È difficile dirlo. I testimoni ascoltati non sono pochi, io posso dire la mia impressione. Cioè che il vescovo davvero abbia lasciato una grande eredità con la sua testimonianza di fede, come un vescovo che ha vissuto il suo sacerdozio per amore di Cristo in perfetta unione e fedeltà alla Chiesa sua sposa. Questo affiora anche nell'esercizio della carità e nell'attenzione che lui ha avuto in tante situazioni anche di vita quotidiana, che comprendeva gesti straordinari anche in situazioni difficili. E poi aveva la capacità di tradurre il Vangelo con un linguaggio concreto, talvolta con stile poetico ma anche con accenti che in qualche occasione risultavano un po' sgradevoli ma avevano l'efficacia di raggiungere il cuore delle persone. Ma di Don Tonino non si ricorda solo la sua vita pubblica, anche a livello di diocesi ha svolto una buona programmazione pastorale, ha proposto un progetto che prevedeva il trasferimento dei sacerdoti in base ai servizi ministeriali che potevano essere compiuti dai sacerdoti nelle varie città. A livello di pastorale diocesana c'è stato un lavoro intenso da parte sua che è quello che lo ha portato al di fuori dei confini diocesani. Talvolta ha trascurato anche se stesso, poi si è ammalato ed è morto. Si risparmiava su nulla.

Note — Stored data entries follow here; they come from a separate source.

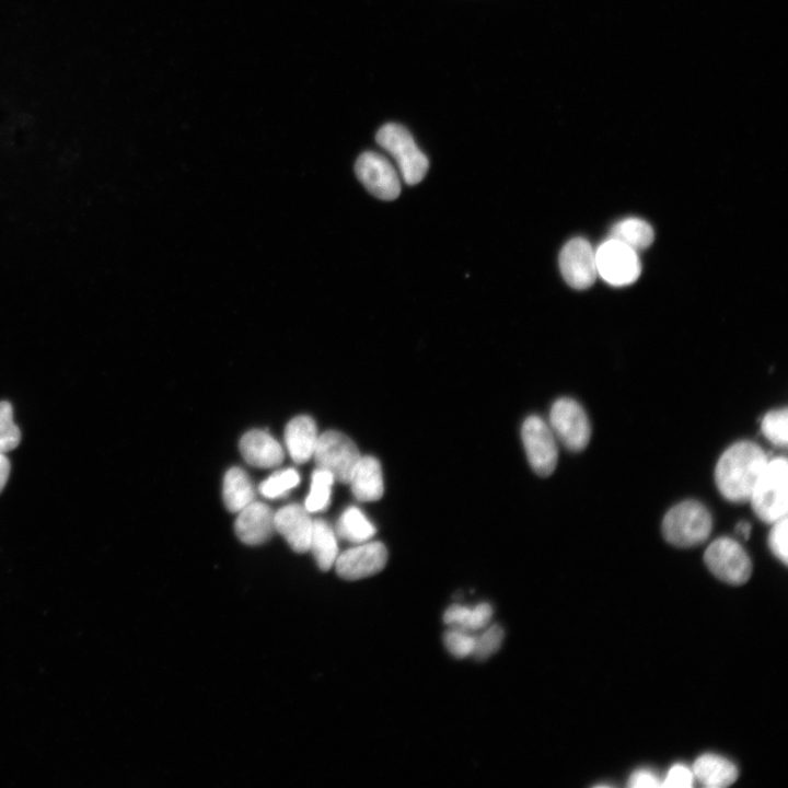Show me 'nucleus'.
<instances>
[{
    "label": "nucleus",
    "mask_w": 788,
    "mask_h": 788,
    "mask_svg": "<svg viewBox=\"0 0 788 788\" xmlns=\"http://www.w3.org/2000/svg\"><path fill=\"white\" fill-rule=\"evenodd\" d=\"M767 462L764 450L753 441L741 440L730 445L715 467V483L721 496L735 503L749 501Z\"/></svg>",
    "instance_id": "obj_1"
},
{
    "label": "nucleus",
    "mask_w": 788,
    "mask_h": 788,
    "mask_svg": "<svg viewBox=\"0 0 788 788\" xmlns=\"http://www.w3.org/2000/svg\"><path fill=\"white\" fill-rule=\"evenodd\" d=\"M711 529V514L697 500H684L673 506L661 523L664 540L682 548L703 544L709 537Z\"/></svg>",
    "instance_id": "obj_2"
},
{
    "label": "nucleus",
    "mask_w": 788,
    "mask_h": 788,
    "mask_svg": "<svg viewBox=\"0 0 788 788\" xmlns=\"http://www.w3.org/2000/svg\"><path fill=\"white\" fill-rule=\"evenodd\" d=\"M749 501L757 518L773 523L788 512V462L775 457L767 462L754 485Z\"/></svg>",
    "instance_id": "obj_3"
},
{
    "label": "nucleus",
    "mask_w": 788,
    "mask_h": 788,
    "mask_svg": "<svg viewBox=\"0 0 788 788\" xmlns=\"http://www.w3.org/2000/svg\"><path fill=\"white\" fill-rule=\"evenodd\" d=\"M375 139L395 159L406 184L415 185L425 177L429 161L404 126L387 123L379 129Z\"/></svg>",
    "instance_id": "obj_4"
},
{
    "label": "nucleus",
    "mask_w": 788,
    "mask_h": 788,
    "mask_svg": "<svg viewBox=\"0 0 788 788\" xmlns=\"http://www.w3.org/2000/svg\"><path fill=\"white\" fill-rule=\"evenodd\" d=\"M704 563L715 577L729 584H743L752 573L750 556L731 537L722 536L711 542L705 551Z\"/></svg>",
    "instance_id": "obj_5"
},
{
    "label": "nucleus",
    "mask_w": 788,
    "mask_h": 788,
    "mask_svg": "<svg viewBox=\"0 0 788 788\" xmlns=\"http://www.w3.org/2000/svg\"><path fill=\"white\" fill-rule=\"evenodd\" d=\"M312 457L317 467L329 472L335 480L348 483L361 455L349 437L328 430L318 436Z\"/></svg>",
    "instance_id": "obj_6"
},
{
    "label": "nucleus",
    "mask_w": 788,
    "mask_h": 788,
    "mask_svg": "<svg viewBox=\"0 0 788 788\" xmlns=\"http://www.w3.org/2000/svg\"><path fill=\"white\" fill-rule=\"evenodd\" d=\"M553 433L570 451L580 452L589 443L591 426L582 406L570 397L556 399L551 408Z\"/></svg>",
    "instance_id": "obj_7"
},
{
    "label": "nucleus",
    "mask_w": 788,
    "mask_h": 788,
    "mask_svg": "<svg viewBox=\"0 0 788 788\" xmlns=\"http://www.w3.org/2000/svg\"><path fill=\"white\" fill-rule=\"evenodd\" d=\"M595 265L602 279L616 287L633 283L641 270L637 252L612 237L595 250Z\"/></svg>",
    "instance_id": "obj_8"
},
{
    "label": "nucleus",
    "mask_w": 788,
    "mask_h": 788,
    "mask_svg": "<svg viewBox=\"0 0 788 788\" xmlns=\"http://www.w3.org/2000/svg\"><path fill=\"white\" fill-rule=\"evenodd\" d=\"M521 438L532 470L542 477L553 474L558 450L549 426L536 415L529 416L523 421Z\"/></svg>",
    "instance_id": "obj_9"
},
{
    "label": "nucleus",
    "mask_w": 788,
    "mask_h": 788,
    "mask_svg": "<svg viewBox=\"0 0 788 788\" xmlns=\"http://www.w3.org/2000/svg\"><path fill=\"white\" fill-rule=\"evenodd\" d=\"M358 179L375 197L393 200L401 193V179L395 167L383 155L367 151L356 161Z\"/></svg>",
    "instance_id": "obj_10"
},
{
    "label": "nucleus",
    "mask_w": 788,
    "mask_h": 788,
    "mask_svg": "<svg viewBox=\"0 0 788 788\" xmlns=\"http://www.w3.org/2000/svg\"><path fill=\"white\" fill-rule=\"evenodd\" d=\"M387 549L381 542H363L338 554L335 560L337 575L354 581L380 572L386 565Z\"/></svg>",
    "instance_id": "obj_11"
},
{
    "label": "nucleus",
    "mask_w": 788,
    "mask_h": 788,
    "mask_svg": "<svg viewBox=\"0 0 788 788\" xmlns=\"http://www.w3.org/2000/svg\"><path fill=\"white\" fill-rule=\"evenodd\" d=\"M559 268L566 282L575 289H587L598 275L595 251L583 237L569 240L560 251Z\"/></svg>",
    "instance_id": "obj_12"
},
{
    "label": "nucleus",
    "mask_w": 788,
    "mask_h": 788,
    "mask_svg": "<svg viewBox=\"0 0 788 788\" xmlns=\"http://www.w3.org/2000/svg\"><path fill=\"white\" fill-rule=\"evenodd\" d=\"M234 530L244 544H263L275 531V513L267 505L252 501L239 511Z\"/></svg>",
    "instance_id": "obj_13"
},
{
    "label": "nucleus",
    "mask_w": 788,
    "mask_h": 788,
    "mask_svg": "<svg viewBox=\"0 0 788 788\" xmlns=\"http://www.w3.org/2000/svg\"><path fill=\"white\" fill-rule=\"evenodd\" d=\"M300 505H289L275 513V531L279 532L297 553L309 552L313 520Z\"/></svg>",
    "instance_id": "obj_14"
},
{
    "label": "nucleus",
    "mask_w": 788,
    "mask_h": 788,
    "mask_svg": "<svg viewBox=\"0 0 788 788\" xmlns=\"http://www.w3.org/2000/svg\"><path fill=\"white\" fill-rule=\"evenodd\" d=\"M239 448L244 460L256 467L277 466L285 457L279 442L263 430L247 431L241 438Z\"/></svg>",
    "instance_id": "obj_15"
},
{
    "label": "nucleus",
    "mask_w": 788,
    "mask_h": 788,
    "mask_svg": "<svg viewBox=\"0 0 788 788\" xmlns=\"http://www.w3.org/2000/svg\"><path fill=\"white\" fill-rule=\"evenodd\" d=\"M318 436L311 417L302 415L291 419L285 429L286 447L291 459L299 464L309 461L313 456Z\"/></svg>",
    "instance_id": "obj_16"
},
{
    "label": "nucleus",
    "mask_w": 788,
    "mask_h": 788,
    "mask_svg": "<svg viewBox=\"0 0 788 788\" xmlns=\"http://www.w3.org/2000/svg\"><path fill=\"white\" fill-rule=\"evenodd\" d=\"M354 496L360 501H376L384 491L380 462L373 456H361L348 482Z\"/></svg>",
    "instance_id": "obj_17"
},
{
    "label": "nucleus",
    "mask_w": 788,
    "mask_h": 788,
    "mask_svg": "<svg viewBox=\"0 0 788 788\" xmlns=\"http://www.w3.org/2000/svg\"><path fill=\"white\" fill-rule=\"evenodd\" d=\"M694 777L708 788H722L738 778V768L729 760L707 753L698 756L692 767Z\"/></svg>",
    "instance_id": "obj_18"
},
{
    "label": "nucleus",
    "mask_w": 788,
    "mask_h": 788,
    "mask_svg": "<svg viewBox=\"0 0 788 788\" xmlns=\"http://www.w3.org/2000/svg\"><path fill=\"white\" fill-rule=\"evenodd\" d=\"M222 497L225 508L231 512H239L254 501V487L244 470L231 467L225 473Z\"/></svg>",
    "instance_id": "obj_19"
},
{
    "label": "nucleus",
    "mask_w": 788,
    "mask_h": 788,
    "mask_svg": "<svg viewBox=\"0 0 788 788\" xmlns=\"http://www.w3.org/2000/svg\"><path fill=\"white\" fill-rule=\"evenodd\" d=\"M493 617V607L487 602H482L474 607L453 604L443 614V622L450 627L467 631L482 630L487 627Z\"/></svg>",
    "instance_id": "obj_20"
},
{
    "label": "nucleus",
    "mask_w": 788,
    "mask_h": 788,
    "mask_svg": "<svg viewBox=\"0 0 788 788\" xmlns=\"http://www.w3.org/2000/svg\"><path fill=\"white\" fill-rule=\"evenodd\" d=\"M309 551H311L318 568L329 570L338 556L336 535L327 522L313 520Z\"/></svg>",
    "instance_id": "obj_21"
},
{
    "label": "nucleus",
    "mask_w": 788,
    "mask_h": 788,
    "mask_svg": "<svg viewBox=\"0 0 788 788\" xmlns=\"http://www.w3.org/2000/svg\"><path fill=\"white\" fill-rule=\"evenodd\" d=\"M611 237L638 252L652 243L654 233L651 225L645 220L627 218L613 225Z\"/></svg>",
    "instance_id": "obj_22"
},
{
    "label": "nucleus",
    "mask_w": 788,
    "mask_h": 788,
    "mask_svg": "<svg viewBox=\"0 0 788 788\" xmlns=\"http://www.w3.org/2000/svg\"><path fill=\"white\" fill-rule=\"evenodd\" d=\"M336 531L344 540L359 544L370 541L375 533V528L360 509L349 507L339 517Z\"/></svg>",
    "instance_id": "obj_23"
},
{
    "label": "nucleus",
    "mask_w": 788,
    "mask_h": 788,
    "mask_svg": "<svg viewBox=\"0 0 788 788\" xmlns=\"http://www.w3.org/2000/svg\"><path fill=\"white\" fill-rule=\"evenodd\" d=\"M334 480V476L323 468L316 467L313 471L310 493L304 505L309 512H318L326 509L331 500Z\"/></svg>",
    "instance_id": "obj_24"
},
{
    "label": "nucleus",
    "mask_w": 788,
    "mask_h": 788,
    "mask_svg": "<svg viewBox=\"0 0 788 788\" xmlns=\"http://www.w3.org/2000/svg\"><path fill=\"white\" fill-rule=\"evenodd\" d=\"M762 433L774 445L786 448L788 443V412L779 408L768 412L762 419Z\"/></svg>",
    "instance_id": "obj_25"
},
{
    "label": "nucleus",
    "mask_w": 788,
    "mask_h": 788,
    "mask_svg": "<svg viewBox=\"0 0 788 788\" xmlns=\"http://www.w3.org/2000/svg\"><path fill=\"white\" fill-rule=\"evenodd\" d=\"M299 482V473L293 468H287L274 473L260 483L259 491L266 498H277L296 487Z\"/></svg>",
    "instance_id": "obj_26"
},
{
    "label": "nucleus",
    "mask_w": 788,
    "mask_h": 788,
    "mask_svg": "<svg viewBox=\"0 0 788 788\" xmlns=\"http://www.w3.org/2000/svg\"><path fill=\"white\" fill-rule=\"evenodd\" d=\"M505 633L501 626L494 624L487 626L475 636V647L472 657L483 661L497 652L502 644Z\"/></svg>",
    "instance_id": "obj_27"
},
{
    "label": "nucleus",
    "mask_w": 788,
    "mask_h": 788,
    "mask_svg": "<svg viewBox=\"0 0 788 788\" xmlns=\"http://www.w3.org/2000/svg\"><path fill=\"white\" fill-rule=\"evenodd\" d=\"M21 440V432L13 420V409L9 402H0V451L15 449Z\"/></svg>",
    "instance_id": "obj_28"
},
{
    "label": "nucleus",
    "mask_w": 788,
    "mask_h": 788,
    "mask_svg": "<svg viewBox=\"0 0 788 788\" xmlns=\"http://www.w3.org/2000/svg\"><path fill=\"white\" fill-rule=\"evenodd\" d=\"M443 641L448 651L456 658H466L473 654L475 635L460 628L451 627L445 631Z\"/></svg>",
    "instance_id": "obj_29"
},
{
    "label": "nucleus",
    "mask_w": 788,
    "mask_h": 788,
    "mask_svg": "<svg viewBox=\"0 0 788 788\" xmlns=\"http://www.w3.org/2000/svg\"><path fill=\"white\" fill-rule=\"evenodd\" d=\"M773 526L768 534V546L772 553L785 565L788 560L787 534L788 520L787 515L772 523Z\"/></svg>",
    "instance_id": "obj_30"
},
{
    "label": "nucleus",
    "mask_w": 788,
    "mask_h": 788,
    "mask_svg": "<svg viewBox=\"0 0 788 788\" xmlns=\"http://www.w3.org/2000/svg\"><path fill=\"white\" fill-rule=\"evenodd\" d=\"M694 775L693 772L683 764L673 765L663 781L661 787L667 788H688L693 786Z\"/></svg>",
    "instance_id": "obj_31"
},
{
    "label": "nucleus",
    "mask_w": 788,
    "mask_h": 788,
    "mask_svg": "<svg viewBox=\"0 0 788 788\" xmlns=\"http://www.w3.org/2000/svg\"><path fill=\"white\" fill-rule=\"evenodd\" d=\"M628 787L631 788H650L661 787L660 779L658 776L648 769H638L634 772L628 780Z\"/></svg>",
    "instance_id": "obj_32"
},
{
    "label": "nucleus",
    "mask_w": 788,
    "mask_h": 788,
    "mask_svg": "<svg viewBox=\"0 0 788 788\" xmlns=\"http://www.w3.org/2000/svg\"><path fill=\"white\" fill-rule=\"evenodd\" d=\"M10 473V462L4 452L0 451V493L5 486Z\"/></svg>",
    "instance_id": "obj_33"
},
{
    "label": "nucleus",
    "mask_w": 788,
    "mask_h": 788,
    "mask_svg": "<svg viewBox=\"0 0 788 788\" xmlns=\"http://www.w3.org/2000/svg\"><path fill=\"white\" fill-rule=\"evenodd\" d=\"M737 532L740 533L745 540H749L751 534V524L746 521H740L737 524Z\"/></svg>",
    "instance_id": "obj_34"
}]
</instances>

Mons. Bello ben si concilia con il modello di santità descritto dal Santo Padre nell’esortazione apostolica Gaudete et exultate, con cui Papa Francesco chiama tutti alla santità nelle occupazioni quotidiane, definita “santità della porta accanto”
È un elemento che appartiene alla disciplina della Chiesa, non è una novità. Nel senso che se si approfondisce la spiritualità benedettina, emerge che il monaco vive la santità nella sua quotidianità. Sono stati iscritti, infatti, nel catalogo dei santi anche tanti e tanti laici, madri di famiglia che hanno vissuto la loro fede cristiana alla sequela dell'amore di Gesù Cristo in maniera molto ma molto semplice e naturale, alcune volte compiendo atti eroici molto spesso solo con la loro testimonianza. Sono persone comuni, che come si dice nel gergo televisivo “non hanno forato il teleschermo”. Per esempio come può essere successo per tutti i nostri papà e, le nostre mamme, i quali sono stati fedeli a Cristo perché vivevano in maniera molto semplice la vita cristiana, si sono saputi donare per i figli e per la famiglia. Ma per tornare a Don Tonino, egli comunque ha compiuto degli atti straordinari, ha avuto uno stile di vita che lo ha messo un po' al di sopra, come dire al di fuori della normalità. Ci sono stati momenti in cui la sua testimonianza è stata davvero eccezionale, degna di rilievo e questo emerge dalla sua biografia.
A cosa si riferisce?
Non so se si ricorda quando c'è stato lo sbarco degli Albanesi a Bari, lui immediatamente si è precipitato al porto di Bari. A Giovinazzo quando ci fu la crisi delle ferriere, lui andò in mezzo agli operai che rischiavano il licenziamento, il quale significava tante famiglie messe sul lastrico. È stato con loro, ha preso le loro difese. Ma ce ne sarebbero tante di circostanze da raccontare, come la sua marcia a Sarajevo nel periodo in cui era già ammalato. Sono gesti che hanno un loro significato che rivelano quale sia stata la fede di Monsignor Bello.